▸ **TASK INSTRUCTIONS**
Format the records below, from the line containing "How far is point (907, 1029)" through the end of the records, as a Markdown table with columns Row and Line, skipping blank lines.
--- begin RECORDS SUPPLIED ---
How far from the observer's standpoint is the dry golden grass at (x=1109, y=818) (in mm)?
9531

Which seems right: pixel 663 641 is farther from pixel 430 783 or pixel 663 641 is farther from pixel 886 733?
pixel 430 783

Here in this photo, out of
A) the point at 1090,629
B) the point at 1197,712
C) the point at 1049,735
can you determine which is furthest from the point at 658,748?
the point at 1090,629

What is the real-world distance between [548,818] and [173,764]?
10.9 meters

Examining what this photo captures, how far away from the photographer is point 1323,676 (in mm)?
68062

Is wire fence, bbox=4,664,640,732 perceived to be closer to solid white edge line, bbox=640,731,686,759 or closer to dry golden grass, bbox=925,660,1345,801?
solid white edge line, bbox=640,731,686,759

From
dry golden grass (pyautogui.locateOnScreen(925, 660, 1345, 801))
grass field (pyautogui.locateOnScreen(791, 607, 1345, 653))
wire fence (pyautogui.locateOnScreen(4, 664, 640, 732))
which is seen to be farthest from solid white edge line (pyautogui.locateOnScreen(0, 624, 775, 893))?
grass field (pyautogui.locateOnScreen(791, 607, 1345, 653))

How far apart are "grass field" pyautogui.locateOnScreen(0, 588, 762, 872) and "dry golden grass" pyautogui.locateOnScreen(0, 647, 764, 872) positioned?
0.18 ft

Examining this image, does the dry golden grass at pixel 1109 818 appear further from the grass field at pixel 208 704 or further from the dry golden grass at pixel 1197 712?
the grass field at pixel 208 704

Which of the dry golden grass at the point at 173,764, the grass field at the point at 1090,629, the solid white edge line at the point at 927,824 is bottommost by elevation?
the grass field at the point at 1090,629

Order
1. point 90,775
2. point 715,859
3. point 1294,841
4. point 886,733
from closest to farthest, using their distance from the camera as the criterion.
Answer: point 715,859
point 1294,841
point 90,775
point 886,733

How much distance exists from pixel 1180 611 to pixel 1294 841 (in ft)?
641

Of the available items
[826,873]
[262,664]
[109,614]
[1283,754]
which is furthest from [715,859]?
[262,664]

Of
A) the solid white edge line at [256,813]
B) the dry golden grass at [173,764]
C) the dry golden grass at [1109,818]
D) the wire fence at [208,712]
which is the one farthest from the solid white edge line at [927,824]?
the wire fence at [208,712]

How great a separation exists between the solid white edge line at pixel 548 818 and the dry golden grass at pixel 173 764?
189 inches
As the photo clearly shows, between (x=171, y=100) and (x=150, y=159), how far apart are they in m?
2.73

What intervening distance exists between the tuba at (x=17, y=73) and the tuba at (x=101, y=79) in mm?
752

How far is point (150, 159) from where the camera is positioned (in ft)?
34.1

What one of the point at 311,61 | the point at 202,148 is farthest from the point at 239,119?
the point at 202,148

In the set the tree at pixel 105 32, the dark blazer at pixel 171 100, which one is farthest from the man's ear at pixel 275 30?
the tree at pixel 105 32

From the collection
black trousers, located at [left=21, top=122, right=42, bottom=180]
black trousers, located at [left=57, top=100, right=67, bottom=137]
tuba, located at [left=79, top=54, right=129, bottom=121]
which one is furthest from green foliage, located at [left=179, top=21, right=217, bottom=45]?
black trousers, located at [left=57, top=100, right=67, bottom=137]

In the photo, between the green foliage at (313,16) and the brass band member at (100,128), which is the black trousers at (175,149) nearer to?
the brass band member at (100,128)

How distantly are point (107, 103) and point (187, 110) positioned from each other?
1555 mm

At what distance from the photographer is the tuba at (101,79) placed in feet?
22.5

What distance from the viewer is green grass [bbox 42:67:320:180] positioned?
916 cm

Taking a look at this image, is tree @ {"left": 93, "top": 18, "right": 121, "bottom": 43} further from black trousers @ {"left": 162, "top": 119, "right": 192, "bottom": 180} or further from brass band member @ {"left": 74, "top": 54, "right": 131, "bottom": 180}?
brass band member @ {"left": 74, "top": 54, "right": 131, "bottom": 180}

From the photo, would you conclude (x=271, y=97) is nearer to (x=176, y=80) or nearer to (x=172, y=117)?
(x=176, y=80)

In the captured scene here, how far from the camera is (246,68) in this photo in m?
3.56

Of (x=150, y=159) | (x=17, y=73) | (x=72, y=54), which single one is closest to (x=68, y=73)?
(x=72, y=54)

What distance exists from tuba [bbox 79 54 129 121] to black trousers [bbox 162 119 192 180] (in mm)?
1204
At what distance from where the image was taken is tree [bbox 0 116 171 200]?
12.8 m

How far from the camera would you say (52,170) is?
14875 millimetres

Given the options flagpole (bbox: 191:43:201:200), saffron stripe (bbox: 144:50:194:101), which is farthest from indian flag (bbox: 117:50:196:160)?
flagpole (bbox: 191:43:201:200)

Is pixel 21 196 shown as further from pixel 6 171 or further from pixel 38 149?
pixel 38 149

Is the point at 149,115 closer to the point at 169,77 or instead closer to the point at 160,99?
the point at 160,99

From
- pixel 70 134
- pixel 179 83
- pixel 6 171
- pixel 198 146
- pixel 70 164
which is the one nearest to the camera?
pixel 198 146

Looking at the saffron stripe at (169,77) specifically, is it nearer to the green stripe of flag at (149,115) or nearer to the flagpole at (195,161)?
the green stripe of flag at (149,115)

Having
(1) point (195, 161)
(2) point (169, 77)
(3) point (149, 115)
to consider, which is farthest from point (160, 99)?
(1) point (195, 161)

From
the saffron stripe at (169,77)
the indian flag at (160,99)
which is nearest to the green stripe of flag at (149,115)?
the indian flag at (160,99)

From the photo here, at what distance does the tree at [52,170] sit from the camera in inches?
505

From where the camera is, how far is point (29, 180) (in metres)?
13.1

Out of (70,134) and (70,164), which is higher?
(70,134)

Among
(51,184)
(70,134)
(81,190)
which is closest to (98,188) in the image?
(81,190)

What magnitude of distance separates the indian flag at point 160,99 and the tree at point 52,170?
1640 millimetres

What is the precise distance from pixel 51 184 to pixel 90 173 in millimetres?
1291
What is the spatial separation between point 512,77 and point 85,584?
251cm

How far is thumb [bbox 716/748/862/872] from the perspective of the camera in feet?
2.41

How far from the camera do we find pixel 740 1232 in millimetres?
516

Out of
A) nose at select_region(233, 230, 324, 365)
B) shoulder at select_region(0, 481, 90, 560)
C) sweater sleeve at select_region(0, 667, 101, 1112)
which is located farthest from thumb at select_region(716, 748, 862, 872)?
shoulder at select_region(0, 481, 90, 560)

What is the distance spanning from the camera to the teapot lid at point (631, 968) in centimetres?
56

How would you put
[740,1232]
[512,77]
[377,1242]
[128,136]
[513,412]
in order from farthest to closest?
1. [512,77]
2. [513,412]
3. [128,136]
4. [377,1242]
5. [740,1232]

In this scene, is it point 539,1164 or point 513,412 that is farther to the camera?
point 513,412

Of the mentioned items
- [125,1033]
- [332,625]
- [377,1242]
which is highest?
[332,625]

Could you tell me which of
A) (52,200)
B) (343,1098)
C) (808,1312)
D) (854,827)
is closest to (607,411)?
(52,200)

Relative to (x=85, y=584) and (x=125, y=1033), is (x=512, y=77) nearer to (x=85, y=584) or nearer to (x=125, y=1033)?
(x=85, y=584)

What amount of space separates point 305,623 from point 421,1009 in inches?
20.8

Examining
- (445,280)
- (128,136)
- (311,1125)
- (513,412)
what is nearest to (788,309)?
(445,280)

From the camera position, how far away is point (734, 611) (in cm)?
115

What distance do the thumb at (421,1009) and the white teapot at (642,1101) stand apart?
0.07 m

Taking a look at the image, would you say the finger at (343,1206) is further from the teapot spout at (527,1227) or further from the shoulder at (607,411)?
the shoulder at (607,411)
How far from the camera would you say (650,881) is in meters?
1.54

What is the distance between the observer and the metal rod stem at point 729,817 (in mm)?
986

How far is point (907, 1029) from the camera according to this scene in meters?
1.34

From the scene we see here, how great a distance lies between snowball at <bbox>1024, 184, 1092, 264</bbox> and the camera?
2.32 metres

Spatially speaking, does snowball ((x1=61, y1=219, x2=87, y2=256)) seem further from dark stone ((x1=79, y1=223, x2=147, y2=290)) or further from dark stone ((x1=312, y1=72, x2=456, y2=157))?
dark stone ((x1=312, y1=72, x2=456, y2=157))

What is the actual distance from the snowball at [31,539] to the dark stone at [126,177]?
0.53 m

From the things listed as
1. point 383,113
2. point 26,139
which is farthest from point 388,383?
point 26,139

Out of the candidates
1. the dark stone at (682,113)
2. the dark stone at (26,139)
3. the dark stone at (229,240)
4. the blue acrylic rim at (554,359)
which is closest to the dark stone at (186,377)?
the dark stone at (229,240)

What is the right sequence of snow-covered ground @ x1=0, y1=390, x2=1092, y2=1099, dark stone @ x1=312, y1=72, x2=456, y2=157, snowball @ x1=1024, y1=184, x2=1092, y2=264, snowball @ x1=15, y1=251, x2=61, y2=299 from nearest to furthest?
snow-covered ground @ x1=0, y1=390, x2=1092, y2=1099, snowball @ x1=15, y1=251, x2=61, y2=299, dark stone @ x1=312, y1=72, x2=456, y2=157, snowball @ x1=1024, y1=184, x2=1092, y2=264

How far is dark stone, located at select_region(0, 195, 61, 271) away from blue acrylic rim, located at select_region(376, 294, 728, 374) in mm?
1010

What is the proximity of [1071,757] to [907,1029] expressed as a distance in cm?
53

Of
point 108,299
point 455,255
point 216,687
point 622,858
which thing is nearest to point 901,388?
--- end RECORDS SUPPLIED ---
▸ **WRITTEN SOLUTION**
| Row | Line |
|---|---|
| 1 | How far is point (907, 1029) from the camera according to this scene in meters? |
| 2 | 1.34 |
| 3 | From the scene we see here, how great a distance lies between snowball at <bbox>1024, 184, 1092, 264</bbox> and the camera? |
| 4 | 2.32 metres |
| 5 | Spatially speaking, does snowball ((x1=61, y1=219, x2=87, y2=256)) seem further from dark stone ((x1=79, y1=223, x2=147, y2=290)) or further from dark stone ((x1=312, y1=72, x2=456, y2=157))? |
| 6 | dark stone ((x1=312, y1=72, x2=456, y2=157)) |
| 7 | What is the actual distance from the snowball at [31,539] to the dark stone at [126,177]? |
| 8 | 0.53 m |
| 9 | From the things listed as |
| 10 | 1. point 383,113 |
| 11 | 2. point 26,139 |
| 12 | which is farthest from point 388,383? |
| 13 | point 26,139 |
| 14 | Out of the candidates |
| 15 | 1. the dark stone at (682,113) |
| 16 | 2. the dark stone at (26,139) |
| 17 | 3. the dark stone at (229,240) |
| 18 | 4. the blue acrylic rim at (554,359) |
| 19 | which is closest to the dark stone at (186,377)? |
| 20 | the dark stone at (229,240) |
| 21 | What is the right sequence of snow-covered ground @ x1=0, y1=390, x2=1092, y2=1099, dark stone @ x1=312, y1=72, x2=456, y2=157, snowball @ x1=1024, y1=184, x2=1092, y2=264, snowball @ x1=15, y1=251, x2=61, y2=299 from nearest to furthest? |
| 22 | snow-covered ground @ x1=0, y1=390, x2=1092, y2=1099, snowball @ x1=15, y1=251, x2=61, y2=299, dark stone @ x1=312, y1=72, x2=456, y2=157, snowball @ x1=1024, y1=184, x2=1092, y2=264 |
| 23 | How far is dark stone, located at select_region(0, 195, 61, 271) away from blue acrylic rim, located at select_region(376, 294, 728, 374) in mm? |
| 24 | 1010 |
| 25 | What is the proximity of [1071,757] to [907,1029] expressed as a distance in cm? |
| 26 | 53 |
| 27 | Of |
| 28 | point 108,299 |
| 29 | point 455,255 |
| 30 | point 216,687 |
| 31 | point 622,858 |
| 32 | which thing is nearest to point 901,388? |